Cessons les nominations au sein des conseils d’administration qui depuis des décennies ne changent pas de modèle: un carnet d’adresses et une personnalité respectable qui ne fasse pas de vagues, d’où la terrifiante absence de femmes dans ces conseils hautement stratégiques.
Pourfendons l’infinie étroitesse de jugement de ceux qui recherchent des nouveaux talents dans leurs organisations et qui, figés par la peur et l’immensité de leur ignorance, sont incapables de recruter des expertises d’autres industries. «Je veux plus du même», sans comprendre l’étroitisation de cette démarche qui verticalise le savoir-faire au détriment de l’innovation. Une biologiste, un ingénieur ou une physicienne feraient d’excellents financiers par leur rigueur scientifique, leur capacité d’apprentissage et leur réelle compréhension des risques... seulement il est plus rassurant de s’abandonner à la paresse d’une «expérience du secteur exigée».

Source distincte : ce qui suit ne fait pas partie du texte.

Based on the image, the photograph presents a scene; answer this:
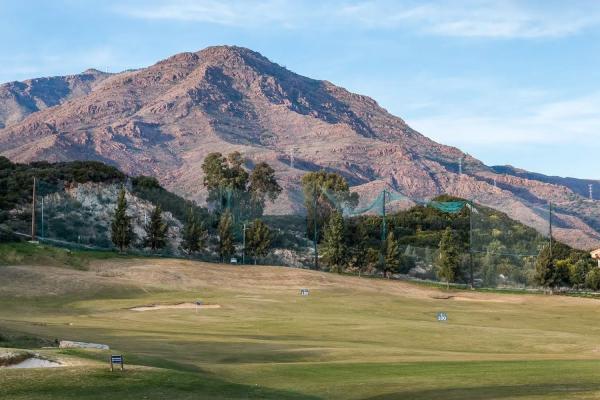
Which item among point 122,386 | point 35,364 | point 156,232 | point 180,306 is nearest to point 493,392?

Dénonçons la veulerie des managers qui rêvent de pousser leurs produits dans tous les pays du monde, mais qui cauchemardent à l’idée de travailler physiquement avec des collègues d’autres origines ou cultures.
Evacuons des entreprises les sordides petits chefs ou collègues qui se complaisent dans d’hideux comportements de destruction et d’emprise mentale. Laissons l’intelligence collective se développer hors d’inutiles carcans toxiques.
La normalité d’avant se pare de rassurants atours, car elle suggère une moindre incertitude économique, mais elle est érigée sur une base morale bien corrompue. La nouvelle normalité est à construire sur ce que nous aurons su apprendre de nous-mêmes, de nos choix inappropriés, sur nos lectures et apprentissages durant ce confinement et qui aura fait de nous des humains supérieurs.